Pas question non plus d’infliger des sanctions aux contrevenants, contrairement à ce qu’a affirmé la Première ministre en avril. Et si jamais le Département devait perdre la main dans cette affaire, il se retirerait de l’expérimentation, a prévenu Michel Ménard, son président.

« Nous sommes en désaccord avec le fait que vous ne vouliez pas entendre parler de contreparties, avait prévenu la Valletaise Charlotte Luquiau (Démocratie 44), pour l’opposition. Le timing était pourtant parfait, avec ces annonces non pourvues qui fleurissent partout : serveurs sur la côte, main-d’œuvre dans le secteur maraîcher… Une contrepartie d’une quinzaine d’heures est, pour nous, une question de bon sens. » Pour elle, « bien entendu », il faudrait cependant « exempter les parents isolés, les personnes ayant des problèmes de santé et les bénéficiaires dont les problèmes sociaux ne sont pas résolus ».

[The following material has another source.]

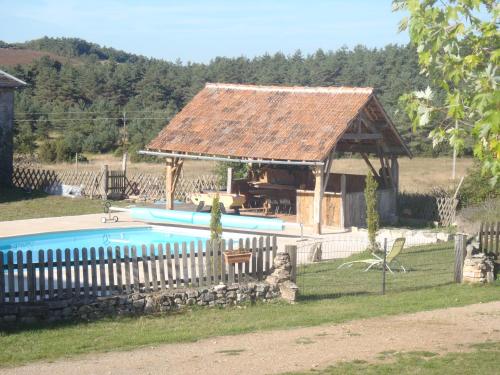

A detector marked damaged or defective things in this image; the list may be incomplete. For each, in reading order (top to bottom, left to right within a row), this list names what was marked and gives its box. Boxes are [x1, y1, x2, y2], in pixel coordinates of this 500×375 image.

rusty tiled roof [0, 69, 26, 88]
rusty tiled roof [147, 83, 378, 162]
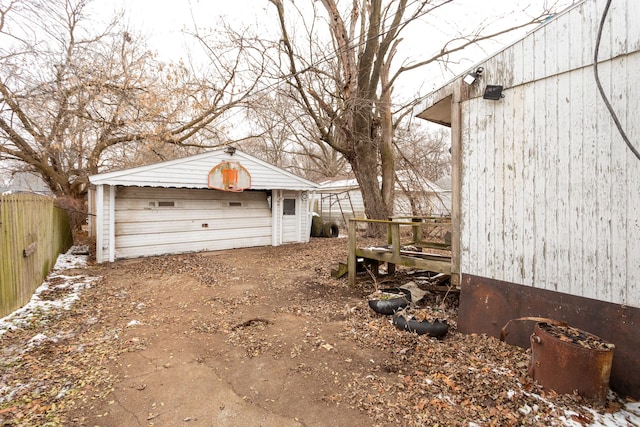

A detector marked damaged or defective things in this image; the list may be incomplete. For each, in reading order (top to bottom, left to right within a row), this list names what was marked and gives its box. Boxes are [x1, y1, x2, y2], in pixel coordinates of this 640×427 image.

rusty barrel [528, 324, 612, 404]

C’est-à-dire, en gros, l’essentiel des allocataires, selon un panel cité par l’écologiste Ugo Bessière, qui liste, pour l’exemple, une mère célibataire sans mode de garde, un habitant du monde rural qui n’a « ni permis de conduire ni voiture », une exilée victime de violences et un sexagénaire. « 21 % des allocataires sont en mauvais état de santé, mais bien sûr, il faudrait les faire travailler en cuisine ou à genoux dans les champs », single Ugo Bessière.

« Quinze heures d’activité ? Mais c’est un emploi à temps partiel, s’indigne le Rezéen François Thiriet (majorité). Le problème, justement, c’est que les allocataires concernés par l’expérimentation sont ceux qui sont les plus en difficulté. Être au RSA n’est pas leur choix. »

Les conseillers ont dit oui, avec 38 voix pour et 22 abstentions. Et deux absents.